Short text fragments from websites
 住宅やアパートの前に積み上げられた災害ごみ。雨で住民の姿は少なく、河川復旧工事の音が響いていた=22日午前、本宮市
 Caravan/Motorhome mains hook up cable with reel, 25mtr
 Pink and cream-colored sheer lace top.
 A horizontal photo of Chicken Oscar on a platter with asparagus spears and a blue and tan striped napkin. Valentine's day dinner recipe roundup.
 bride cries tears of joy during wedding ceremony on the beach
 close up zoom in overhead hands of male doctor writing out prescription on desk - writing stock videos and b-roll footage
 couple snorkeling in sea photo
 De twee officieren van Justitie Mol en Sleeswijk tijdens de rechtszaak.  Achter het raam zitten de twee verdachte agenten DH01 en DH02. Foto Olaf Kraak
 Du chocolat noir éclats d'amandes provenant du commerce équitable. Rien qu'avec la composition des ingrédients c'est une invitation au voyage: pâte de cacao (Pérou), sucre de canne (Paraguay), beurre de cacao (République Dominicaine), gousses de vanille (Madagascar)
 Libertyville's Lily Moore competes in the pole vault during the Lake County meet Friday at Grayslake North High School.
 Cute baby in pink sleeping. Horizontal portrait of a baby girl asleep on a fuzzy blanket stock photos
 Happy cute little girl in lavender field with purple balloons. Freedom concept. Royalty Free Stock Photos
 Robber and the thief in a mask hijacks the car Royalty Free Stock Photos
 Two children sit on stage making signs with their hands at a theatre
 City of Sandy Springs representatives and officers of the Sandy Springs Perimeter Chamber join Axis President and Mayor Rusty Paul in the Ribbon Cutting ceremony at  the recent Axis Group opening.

▶ [What is being asked]:
Each line above that includes "girl" should be shown.

▶ [Written response]:
 Cute baby in pink sleeping. Horizontal portrait of a baby girl asleep on a fuzzy blanket stock photos
 Happy cute little girl in lavender field with purple balloons. Freedom concept. Royalty Free Stock Photos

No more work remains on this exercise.